Sparse Matrix Graphical Models

Chenlei Leng and Cheng Yong Tang
Journal of the American Statistical Association
. 107 1187-1200.

Matrix-variate observations are frequently encountered in many contemporary statistical problems due to a rising need to organize and analyze data with structured information. In this article, we propose a novel sparse matrix graphical model for these types of statistical problems. By penalizing, respectively, two precision matrices corresponding to the rows and columns, our method yields a sparse matrix graphical model that synthetically characterizes the underlying conditional independence structure. Our model is more parsimonious and is practically more interpretable than the conventional sparse vector-variate graphical models. Asymptotic analysis shows that our penalized likelihood estimates enjoy better convergent rates than that of the vector-variate graphical model. The finite sample performance of the proposed method is illustrated via extensive simulation studies and several real datasets analysis

An efficient empirical likelihood approach for estimating equations with missing data

Cheng Yong Tang and Yongsong Qin
Biometrika (2012), pp. 1–7

We explore the use of estimating equations for efficient statistical inference in case of missing data. We propose a semi-parametric efficient empirical likelihood approach, and show that the empirical likelihood ratio statistic and its profile counterpart asymptotically follow central chi-square distributions when evaluated at the true parameter. The theoretical properties and practical performance of our approach are demonstrated through numerical simulations and data analysis.

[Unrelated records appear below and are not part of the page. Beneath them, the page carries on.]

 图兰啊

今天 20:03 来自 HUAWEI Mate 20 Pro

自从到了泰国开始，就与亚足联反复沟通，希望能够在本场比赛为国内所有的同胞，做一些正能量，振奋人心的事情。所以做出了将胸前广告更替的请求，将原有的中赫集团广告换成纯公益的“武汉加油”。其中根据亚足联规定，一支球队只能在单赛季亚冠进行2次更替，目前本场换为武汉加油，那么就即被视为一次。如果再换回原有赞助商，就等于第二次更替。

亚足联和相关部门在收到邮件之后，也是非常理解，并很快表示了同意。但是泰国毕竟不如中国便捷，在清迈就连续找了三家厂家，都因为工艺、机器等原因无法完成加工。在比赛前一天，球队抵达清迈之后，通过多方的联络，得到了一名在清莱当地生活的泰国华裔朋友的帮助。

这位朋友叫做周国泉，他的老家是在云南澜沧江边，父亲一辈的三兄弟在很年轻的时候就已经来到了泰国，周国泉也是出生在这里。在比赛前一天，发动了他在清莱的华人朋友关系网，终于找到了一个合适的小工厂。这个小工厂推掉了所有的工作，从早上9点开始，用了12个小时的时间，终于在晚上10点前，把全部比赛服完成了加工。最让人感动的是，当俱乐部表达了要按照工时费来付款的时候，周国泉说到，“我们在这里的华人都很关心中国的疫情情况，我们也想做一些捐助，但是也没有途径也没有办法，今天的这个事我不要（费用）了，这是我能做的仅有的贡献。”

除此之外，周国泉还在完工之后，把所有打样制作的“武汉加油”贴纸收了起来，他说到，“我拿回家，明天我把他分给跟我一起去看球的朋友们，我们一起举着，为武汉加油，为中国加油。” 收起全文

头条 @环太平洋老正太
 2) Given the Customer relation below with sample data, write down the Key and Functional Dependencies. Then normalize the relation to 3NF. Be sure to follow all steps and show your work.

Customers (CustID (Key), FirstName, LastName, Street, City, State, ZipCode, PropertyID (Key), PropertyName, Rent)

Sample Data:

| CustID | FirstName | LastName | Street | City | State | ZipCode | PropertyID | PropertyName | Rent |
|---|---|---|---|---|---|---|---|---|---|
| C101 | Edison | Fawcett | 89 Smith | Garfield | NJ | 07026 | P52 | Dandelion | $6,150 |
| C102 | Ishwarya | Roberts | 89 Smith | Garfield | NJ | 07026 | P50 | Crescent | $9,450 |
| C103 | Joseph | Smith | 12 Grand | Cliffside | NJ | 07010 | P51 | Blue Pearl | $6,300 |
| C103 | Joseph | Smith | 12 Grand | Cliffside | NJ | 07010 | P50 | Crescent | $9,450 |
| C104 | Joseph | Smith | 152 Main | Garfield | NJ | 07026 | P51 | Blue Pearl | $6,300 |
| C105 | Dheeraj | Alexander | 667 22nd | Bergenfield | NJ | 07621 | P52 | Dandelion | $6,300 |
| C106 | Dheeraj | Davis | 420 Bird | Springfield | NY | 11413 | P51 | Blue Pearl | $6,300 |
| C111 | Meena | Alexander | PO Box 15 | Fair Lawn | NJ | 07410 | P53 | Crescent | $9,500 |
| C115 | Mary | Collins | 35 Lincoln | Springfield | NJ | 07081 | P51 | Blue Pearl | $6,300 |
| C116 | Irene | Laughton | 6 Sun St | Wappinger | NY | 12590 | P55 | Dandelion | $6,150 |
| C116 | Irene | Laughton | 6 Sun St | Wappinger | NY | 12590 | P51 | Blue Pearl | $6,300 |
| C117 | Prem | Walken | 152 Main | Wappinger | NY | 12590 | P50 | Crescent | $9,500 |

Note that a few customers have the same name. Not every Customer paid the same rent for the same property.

Tuning Parameter Selection in High‐Dimensional Penalized Likelihood

Yingying Fan and Cheng Yong Tang
Journal of the Royal Statistical Society, In Press

Determining how to appropriately select the tuning parameter is essential in penalized likelihood methods for high-dimensional data analysis. We examine this problem in the setting of penalized likelihood methods for generalized linear models, where the dimensionality of covariates p is allowed to increase exponentially with the sample size n. We propose to select the tuning parameter by optimizing the generalized information criterion (GIC) with an appropriate model complexity penalty. To ensure that we consistently identify the true model, a range for the model complexity penalty is identified in GIC. We find that this model complexity penalty should diverge at the rate of some power of log p depending on the tail probability behavior of the response variables. This reveals that using the AIC or BIC to select the tuning parameter may not be adequate for consistently identifying the true model. Based on our theoretical study, we propose a uniform choice of the model complexity penalty and show that the proposed approach consistently identifies the true model among candidate models with asymptotic probability one. We justify the performance of the proposed procedure by numerical simulations and a gene expression data analysis.